◆ Exercise details ◆
Copy exactly the lines of the data below that run from the line holding "genus: Odocoileus" through the line holding "A: Unidentified deer (deer) (Odocoileus).", both ends included.

◆ Dataset entries ◆
■ ■ ■ ■ ■ ■ ■

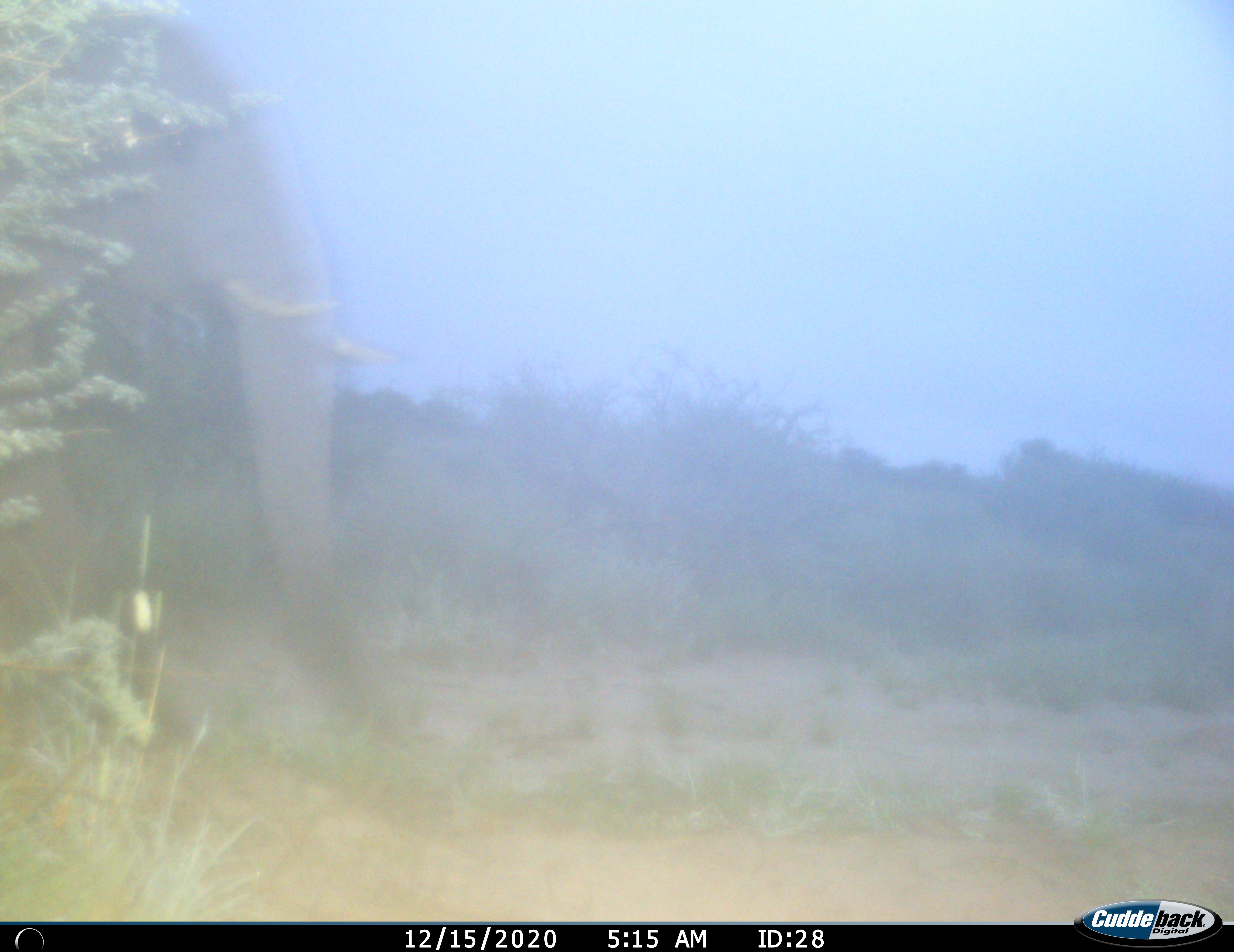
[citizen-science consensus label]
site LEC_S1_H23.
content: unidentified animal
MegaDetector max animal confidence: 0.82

■ ■ ■ ■ ■ ■ ■

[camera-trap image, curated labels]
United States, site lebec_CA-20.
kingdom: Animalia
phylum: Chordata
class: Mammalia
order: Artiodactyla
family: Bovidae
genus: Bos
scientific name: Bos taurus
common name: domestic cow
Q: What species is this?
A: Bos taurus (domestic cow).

■ ■ ■ ■ ■ ■ ■

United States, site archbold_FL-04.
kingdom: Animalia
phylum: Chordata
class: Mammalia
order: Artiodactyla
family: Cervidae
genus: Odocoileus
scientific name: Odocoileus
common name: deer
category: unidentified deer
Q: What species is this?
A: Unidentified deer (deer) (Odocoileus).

■ ■ ■ ■ ■ ■ ■

◆ Exercise answer ◆
genus: Odocoileus
scientific name: Odocoileus
common name: deer
category: unidentified deer
Q: What species is this?
A: Unidentified deer (deer) (Odocoileus).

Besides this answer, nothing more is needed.